(Document section):

════

Tonight I was testing a new dough formula (think secret ingredients) and came up with a few simple combinations, and photos, that I hope get your mouth watering and your brain looking around this here blog for a good dough recipe to try out in your own kitchen. One was a simple pie with fresh tomato, provolone, and parmesan. The other was a breakfast pie with my breakfast potatoes from this morning, two raw eggs, ricotta, parmesan, and white truffle oil. There were both fabulous, and we all agreed that the secret ingredient was promising to boot! Here’s to inspiration!
My buddy Ryan was over the other night and introduced this awesome Thai Peanut Pizza. Here is his recipe and a few photos from the evening.
Ingredients:
mozzarella cheese
Goat Cheese
Thai Peanut sauce (I use San-J brand, but you can use any you like, or heck even get adventurous and make your own)
Spinach or Arugula
Carmelized Red Onions with Balsamic Vinegar
Peanuts
Red Bell Pepper
Cilantro
Directions:
Carmelize the red onions with olive oil on low heat. Cook for about 15-20 minutes or until translucent. Add about 2-3 tablespoons of balsamic vinegar and let cook into the onions.
Roll out pizza dough and spread a thin layer of the peanut sauce.
Sprinkle a thin layer of the mozzarella cheese. You will want to be able to see plenty of the sauce through the cheese.
Place the spinach or arugula leaves
Sprinkle red bell pepper slices
Place the carmelized red onions
Sprinkle peanuts
Place the cilantro
Hand pull pieces of the goat cheese and distribute over the top of the pizza.
I was very intrigued by the LONG mixing time for Sunset Magazine’s “Pizzetta 211” pizza dough, so I did some testing and here’s what I found so far (the dough is still rising, so not finished results yet) Following the instructions, I first bloomed the yeast. As a side note, many chefs today do not believe that this step is necessary any longer. It used to be that dried yeast came to us in such a poor state that it needed this short developmental period to reactivate (and so you could tell if you had just purchased dead yeast or not.) These days, it is perfectly safe to skip this step – especially when you are planning on a long, cool rise time. Anyways, I did it despite my modern learnin’. Then I started the mixer in to its half an hour long trek – stopping once to snap a photo at five minutes. As you can see below, the difference between 5 minutes of mixing and 30 was pretty dramatic. As the dough came out of the bowl after thirty minutes, it was very soft and very smooth. I placed it directly in the fridge where I plan to rest it for the afternoon before pulling it out, resting it on the counter for an hour or so, and then tossing it up.

════

(Directive a): Copy the passage of the pizza post that begins at the words "My buddy Ryan" and stops after the words "make your own)".
The pizza post and the records come from unrelated sources.

════

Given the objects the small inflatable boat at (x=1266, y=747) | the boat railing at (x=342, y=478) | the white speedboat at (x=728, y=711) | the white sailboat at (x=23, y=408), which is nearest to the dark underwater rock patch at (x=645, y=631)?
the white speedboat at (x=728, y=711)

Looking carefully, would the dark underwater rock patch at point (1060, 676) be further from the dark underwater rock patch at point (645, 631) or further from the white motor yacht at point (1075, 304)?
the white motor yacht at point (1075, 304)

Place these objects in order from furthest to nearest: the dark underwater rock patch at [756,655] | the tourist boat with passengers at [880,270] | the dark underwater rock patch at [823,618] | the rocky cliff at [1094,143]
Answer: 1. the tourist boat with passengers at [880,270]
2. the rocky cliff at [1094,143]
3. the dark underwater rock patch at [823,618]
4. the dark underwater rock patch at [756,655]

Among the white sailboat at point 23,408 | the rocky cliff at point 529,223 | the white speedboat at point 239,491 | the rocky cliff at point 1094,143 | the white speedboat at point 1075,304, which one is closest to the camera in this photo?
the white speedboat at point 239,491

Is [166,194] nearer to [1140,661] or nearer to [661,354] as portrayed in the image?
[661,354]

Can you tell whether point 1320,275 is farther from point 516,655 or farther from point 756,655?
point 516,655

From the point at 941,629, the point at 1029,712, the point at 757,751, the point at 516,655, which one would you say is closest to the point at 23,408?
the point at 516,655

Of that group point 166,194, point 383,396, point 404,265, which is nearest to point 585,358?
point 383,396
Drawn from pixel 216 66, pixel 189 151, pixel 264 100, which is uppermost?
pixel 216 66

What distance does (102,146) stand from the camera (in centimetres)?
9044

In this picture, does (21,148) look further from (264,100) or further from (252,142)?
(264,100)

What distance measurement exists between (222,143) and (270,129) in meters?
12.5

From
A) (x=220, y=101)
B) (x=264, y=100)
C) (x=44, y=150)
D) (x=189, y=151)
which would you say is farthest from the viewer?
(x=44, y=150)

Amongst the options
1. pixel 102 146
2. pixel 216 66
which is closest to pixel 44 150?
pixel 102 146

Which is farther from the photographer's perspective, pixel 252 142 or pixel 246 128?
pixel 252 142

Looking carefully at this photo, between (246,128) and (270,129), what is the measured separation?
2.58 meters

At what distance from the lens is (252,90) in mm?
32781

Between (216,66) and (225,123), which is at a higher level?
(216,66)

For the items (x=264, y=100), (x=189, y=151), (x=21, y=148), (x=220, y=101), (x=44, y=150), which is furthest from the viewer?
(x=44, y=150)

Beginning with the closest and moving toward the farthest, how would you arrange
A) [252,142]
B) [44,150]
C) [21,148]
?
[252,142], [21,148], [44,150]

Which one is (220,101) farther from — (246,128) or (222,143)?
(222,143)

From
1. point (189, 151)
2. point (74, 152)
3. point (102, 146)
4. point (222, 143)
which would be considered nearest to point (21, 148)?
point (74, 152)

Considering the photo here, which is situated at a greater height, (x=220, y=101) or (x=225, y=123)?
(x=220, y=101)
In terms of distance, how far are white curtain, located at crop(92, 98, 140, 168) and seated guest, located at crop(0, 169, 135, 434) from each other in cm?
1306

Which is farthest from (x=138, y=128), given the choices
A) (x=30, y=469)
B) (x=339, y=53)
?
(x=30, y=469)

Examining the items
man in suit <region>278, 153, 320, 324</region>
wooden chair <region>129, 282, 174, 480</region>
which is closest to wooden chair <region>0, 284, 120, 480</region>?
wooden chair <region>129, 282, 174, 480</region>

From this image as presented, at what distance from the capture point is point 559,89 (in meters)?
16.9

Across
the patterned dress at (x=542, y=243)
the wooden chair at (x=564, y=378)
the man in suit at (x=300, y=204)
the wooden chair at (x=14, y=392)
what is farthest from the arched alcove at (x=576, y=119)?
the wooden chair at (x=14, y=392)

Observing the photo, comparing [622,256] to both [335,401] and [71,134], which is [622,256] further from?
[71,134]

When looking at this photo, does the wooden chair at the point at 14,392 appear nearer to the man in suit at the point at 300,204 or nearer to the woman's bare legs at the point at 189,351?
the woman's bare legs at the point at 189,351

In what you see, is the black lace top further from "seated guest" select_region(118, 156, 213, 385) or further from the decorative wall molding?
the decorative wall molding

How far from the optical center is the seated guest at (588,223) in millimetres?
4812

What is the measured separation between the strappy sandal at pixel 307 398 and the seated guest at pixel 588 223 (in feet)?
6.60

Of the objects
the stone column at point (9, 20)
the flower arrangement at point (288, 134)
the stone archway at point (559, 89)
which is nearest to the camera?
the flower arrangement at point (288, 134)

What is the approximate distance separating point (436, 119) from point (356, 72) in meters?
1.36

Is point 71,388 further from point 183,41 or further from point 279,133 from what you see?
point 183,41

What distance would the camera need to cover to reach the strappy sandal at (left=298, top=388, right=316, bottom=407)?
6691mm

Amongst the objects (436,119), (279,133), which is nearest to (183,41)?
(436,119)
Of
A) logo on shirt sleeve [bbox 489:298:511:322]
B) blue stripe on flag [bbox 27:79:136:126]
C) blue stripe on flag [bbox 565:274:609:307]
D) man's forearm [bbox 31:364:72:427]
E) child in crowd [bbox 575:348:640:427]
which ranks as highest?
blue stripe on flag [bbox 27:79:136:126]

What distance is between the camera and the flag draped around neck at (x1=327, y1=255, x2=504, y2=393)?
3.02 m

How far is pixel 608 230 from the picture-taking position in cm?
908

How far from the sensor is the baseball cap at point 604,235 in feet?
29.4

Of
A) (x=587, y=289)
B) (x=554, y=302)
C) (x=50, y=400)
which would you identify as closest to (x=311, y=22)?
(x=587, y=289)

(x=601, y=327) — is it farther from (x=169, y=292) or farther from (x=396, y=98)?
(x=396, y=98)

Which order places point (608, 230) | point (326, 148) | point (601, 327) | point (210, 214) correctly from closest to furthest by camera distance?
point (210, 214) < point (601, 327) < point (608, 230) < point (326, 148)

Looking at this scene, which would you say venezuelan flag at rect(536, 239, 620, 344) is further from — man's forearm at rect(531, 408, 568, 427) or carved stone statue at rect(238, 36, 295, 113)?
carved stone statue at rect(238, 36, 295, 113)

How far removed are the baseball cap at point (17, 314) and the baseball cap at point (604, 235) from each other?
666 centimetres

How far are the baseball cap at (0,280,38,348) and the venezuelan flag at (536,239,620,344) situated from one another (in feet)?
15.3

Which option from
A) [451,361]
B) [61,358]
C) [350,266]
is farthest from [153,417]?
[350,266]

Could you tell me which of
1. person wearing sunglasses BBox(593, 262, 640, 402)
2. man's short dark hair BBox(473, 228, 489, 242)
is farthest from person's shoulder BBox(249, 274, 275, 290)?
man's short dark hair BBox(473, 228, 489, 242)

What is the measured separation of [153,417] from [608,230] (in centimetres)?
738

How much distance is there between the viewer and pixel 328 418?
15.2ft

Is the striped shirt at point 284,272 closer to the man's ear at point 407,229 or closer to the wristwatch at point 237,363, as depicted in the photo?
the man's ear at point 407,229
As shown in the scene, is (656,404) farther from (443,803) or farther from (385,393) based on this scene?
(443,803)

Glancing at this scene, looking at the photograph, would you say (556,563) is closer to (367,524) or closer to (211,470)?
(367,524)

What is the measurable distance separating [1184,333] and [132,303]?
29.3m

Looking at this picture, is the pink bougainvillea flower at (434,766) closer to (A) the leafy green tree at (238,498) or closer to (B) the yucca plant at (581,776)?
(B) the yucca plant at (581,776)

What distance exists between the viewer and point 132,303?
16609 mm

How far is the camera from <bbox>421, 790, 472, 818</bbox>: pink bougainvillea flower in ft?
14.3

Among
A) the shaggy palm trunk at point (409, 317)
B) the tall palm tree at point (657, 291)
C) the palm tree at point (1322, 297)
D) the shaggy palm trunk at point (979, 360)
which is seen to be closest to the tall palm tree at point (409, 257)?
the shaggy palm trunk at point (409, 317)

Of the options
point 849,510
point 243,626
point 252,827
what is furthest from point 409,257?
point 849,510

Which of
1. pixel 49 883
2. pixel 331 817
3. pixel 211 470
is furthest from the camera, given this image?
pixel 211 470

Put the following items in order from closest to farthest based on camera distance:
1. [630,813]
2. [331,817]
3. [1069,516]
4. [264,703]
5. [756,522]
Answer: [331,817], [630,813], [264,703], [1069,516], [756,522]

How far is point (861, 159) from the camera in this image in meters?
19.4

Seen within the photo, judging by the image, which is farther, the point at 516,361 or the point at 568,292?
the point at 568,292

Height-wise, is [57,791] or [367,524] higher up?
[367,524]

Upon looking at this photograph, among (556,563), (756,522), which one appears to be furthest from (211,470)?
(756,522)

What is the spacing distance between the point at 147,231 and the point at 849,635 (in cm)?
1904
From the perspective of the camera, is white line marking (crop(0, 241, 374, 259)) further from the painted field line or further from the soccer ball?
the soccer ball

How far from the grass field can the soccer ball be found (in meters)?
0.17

════

(Directive b): Repeat the lines of the records word for word, beginning at the line that has "How far is point" and continuing through the last line of the records.

(Exercise response a):
My buddy Ryan was over the other night and introduced this awesome Thai Peanut Pizza. Here is his recipe and a few photos from the evening.
Ingredients:
mozzarella cheese
Goat Cheese
Thai Peanut sauce (I use San-J brand, but you can use any you like, or heck even get adventurous and make your own)

(Exercise response b):
How far is point (861, 159) from the camera in this image in meters?
19.4

Seen within the photo, judging by the image, which is farther, the point at 516,361 or the point at 568,292?
the point at 568,292

Height-wise, is [57,791] or [367,524] higher up?
[367,524]

Upon looking at this photograph, among (556,563), (756,522), which one appears to be furthest from (211,470)?
(756,522)

What is the spacing distance between the point at 147,231 and the point at 849,635 (in cm)?
1904
From the perspective of the camera, is white line marking (crop(0, 241, 374, 259)) further from the painted field line or further from the soccer ball?
the soccer ball

How far from the grass field can the soccer ball be found (in meters)?
0.17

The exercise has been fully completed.